TASK DETAILS: Every entry must be echoed exactly.

Data listing:
☆ ☆ ☆ ☆ ☆ ☆ ☆

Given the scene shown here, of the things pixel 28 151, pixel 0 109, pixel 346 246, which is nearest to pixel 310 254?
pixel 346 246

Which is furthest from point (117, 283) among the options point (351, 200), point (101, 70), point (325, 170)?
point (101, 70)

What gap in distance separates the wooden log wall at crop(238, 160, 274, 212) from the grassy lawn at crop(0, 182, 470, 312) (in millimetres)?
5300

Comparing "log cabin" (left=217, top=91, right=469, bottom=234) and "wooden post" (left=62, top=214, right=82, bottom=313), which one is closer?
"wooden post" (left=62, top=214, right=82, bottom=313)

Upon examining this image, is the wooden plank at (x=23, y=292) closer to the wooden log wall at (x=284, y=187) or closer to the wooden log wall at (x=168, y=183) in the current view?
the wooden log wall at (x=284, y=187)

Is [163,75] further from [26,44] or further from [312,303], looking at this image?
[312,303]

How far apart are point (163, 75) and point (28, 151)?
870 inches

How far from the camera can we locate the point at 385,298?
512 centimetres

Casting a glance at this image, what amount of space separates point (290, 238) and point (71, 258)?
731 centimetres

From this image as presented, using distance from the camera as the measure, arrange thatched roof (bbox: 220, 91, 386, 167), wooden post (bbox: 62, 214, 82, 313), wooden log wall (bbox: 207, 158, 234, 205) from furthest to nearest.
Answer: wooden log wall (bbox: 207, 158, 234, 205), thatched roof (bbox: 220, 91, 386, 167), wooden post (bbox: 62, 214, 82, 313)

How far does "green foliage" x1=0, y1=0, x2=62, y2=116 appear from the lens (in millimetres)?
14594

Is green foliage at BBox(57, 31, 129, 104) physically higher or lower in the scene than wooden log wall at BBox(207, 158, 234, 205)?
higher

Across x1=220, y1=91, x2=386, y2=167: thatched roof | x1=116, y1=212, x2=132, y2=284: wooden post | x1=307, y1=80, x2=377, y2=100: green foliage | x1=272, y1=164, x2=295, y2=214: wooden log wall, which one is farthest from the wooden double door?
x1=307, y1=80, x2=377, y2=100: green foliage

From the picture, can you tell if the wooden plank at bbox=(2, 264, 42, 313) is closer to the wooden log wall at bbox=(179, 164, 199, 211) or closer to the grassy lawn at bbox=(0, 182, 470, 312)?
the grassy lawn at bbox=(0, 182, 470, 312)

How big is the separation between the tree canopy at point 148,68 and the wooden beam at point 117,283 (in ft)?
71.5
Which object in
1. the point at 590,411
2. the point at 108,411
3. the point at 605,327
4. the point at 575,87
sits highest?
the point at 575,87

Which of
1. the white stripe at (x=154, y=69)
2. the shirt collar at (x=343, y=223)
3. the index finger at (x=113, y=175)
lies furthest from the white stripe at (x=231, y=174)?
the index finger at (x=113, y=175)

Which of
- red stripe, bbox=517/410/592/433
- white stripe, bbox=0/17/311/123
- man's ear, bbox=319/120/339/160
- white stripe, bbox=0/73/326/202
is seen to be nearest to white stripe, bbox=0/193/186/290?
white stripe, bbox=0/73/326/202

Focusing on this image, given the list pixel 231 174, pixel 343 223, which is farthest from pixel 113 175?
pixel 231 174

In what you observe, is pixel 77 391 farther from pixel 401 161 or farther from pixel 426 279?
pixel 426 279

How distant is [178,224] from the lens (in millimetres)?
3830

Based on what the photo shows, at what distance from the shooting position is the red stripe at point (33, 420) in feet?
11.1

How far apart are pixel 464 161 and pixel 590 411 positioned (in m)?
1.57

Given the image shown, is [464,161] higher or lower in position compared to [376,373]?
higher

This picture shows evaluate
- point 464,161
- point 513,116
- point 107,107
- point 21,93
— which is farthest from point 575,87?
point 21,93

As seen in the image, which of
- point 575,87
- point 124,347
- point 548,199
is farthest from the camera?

☆ ☆ ☆ ☆ ☆ ☆ ☆

WRITTEN ANSWER:
Given the scene shown here, of the things pixel 28 151, pixel 0 109, pixel 346 246, which is nearest to pixel 310 254?
pixel 346 246

Which is furthest from point (117, 283) among the options point (351, 200), point (101, 70), point (325, 170)?
point (101, 70)

What gap in distance separates the wooden log wall at crop(238, 160, 274, 212) from the grassy lawn at crop(0, 182, 470, 312) (in millimetres)?
5300

Comparing "log cabin" (left=217, top=91, right=469, bottom=234) and "wooden post" (left=62, top=214, right=82, bottom=313), which one is closer?
"wooden post" (left=62, top=214, right=82, bottom=313)

Upon examining this image, is the wooden plank at (x=23, y=292) closer to the wooden log wall at (x=284, y=187) or closer to the wooden log wall at (x=168, y=183) in the current view?
the wooden log wall at (x=284, y=187)

Is [163,75] further from [26,44] or further from [312,303], looking at this image?
[312,303]

How far apart are point (163, 75) and point (28, 151)?
870 inches

How far from the camera can we locate the point at 385,298?
512 centimetres

Casting a glance at this image, what amount of space separates point (290, 238) and point (71, 258)?
731 centimetres

From this image as presented, using distance from the camera as the measure, arrange thatched roof (bbox: 220, 91, 386, 167), wooden post (bbox: 62, 214, 82, 313), wooden log wall (bbox: 207, 158, 234, 205) from furthest to nearest.
Answer: wooden log wall (bbox: 207, 158, 234, 205), thatched roof (bbox: 220, 91, 386, 167), wooden post (bbox: 62, 214, 82, 313)

How far does "green foliage" x1=0, y1=0, x2=62, y2=116 appear from the lens (in millimetres)?
14594

Is green foliage at BBox(57, 31, 129, 104) physically higher or lower in the scene than wooden log wall at BBox(207, 158, 234, 205)?
higher

Across x1=220, y1=91, x2=386, y2=167: thatched roof | x1=116, y1=212, x2=132, y2=284: wooden post | x1=307, y1=80, x2=377, y2=100: green foliage | x1=272, y1=164, x2=295, y2=214: wooden log wall, which one is farthest from the wooden double door?
x1=307, y1=80, x2=377, y2=100: green foliage

From the picture, can you tell if the wooden plank at bbox=(2, 264, 42, 313) is closer to the wooden log wall at bbox=(179, 164, 199, 211) or closer to the grassy lawn at bbox=(0, 182, 470, 312)?
the grassy lawn at bbox=(0, 182, 470, 312)

How big is the separation between the tree canopy at point 148,68 and the wooden beam at point 117,283 (in ft)?
71.5
Which object in
1. the point at 590,411
2. the point at 108,411
3. the point at 605,327
4. the point at 575,87
sits highest?
the point at 575,87

Which of
1. the white stripe at (x=154, y=69)
2. the shirt collar at (x=343, y=223)
3. the index finger at (x=113, y=175)
lies furthest from the white stripe at (x=231, y=174)?
the index finger at (x=113, y=175)

Which of
- red stripe, bbox=517/410/592/433
- white stripe, bbox=0/17/311/123
- man's ear, bbox=319/120/339/160
- white stripe, bbox=0/73/326/202
is seen to be nearest to white stripe, bbox=0/193/186/290?
white stripe, bbox=0/73/326/202

Focusing on this image, given the list pixel 231 174, pixel 343 223, which is farthest from pixel 113 175?
pixel 231 174

In what you observe, is pixel 77 391 farther from pixel 401 161 or farther from pixel 426 279?
pixel 426 279

How distant is [178,224] from the lens (in millimetres)?
3830

Based on what the photo shows, at what distance from the shooting position is the red stripe at point (33, 420) in feet?
11.1

How far apart are pixel 464 161 and pixel 590 411 positioned (in m)?
1.57

Given the image shown, is [464,161] higher or lower in position compared to [376,373]?
higher

This picture shows evaluate
- point 464,161
- point 513,116
- point 107,107
- point 21,93
— which is farthest from point 575,87?
point 21,93

As seen in the image, which of
- point 575,87
- point 124,347
- point 548,199
is farthest from the camera?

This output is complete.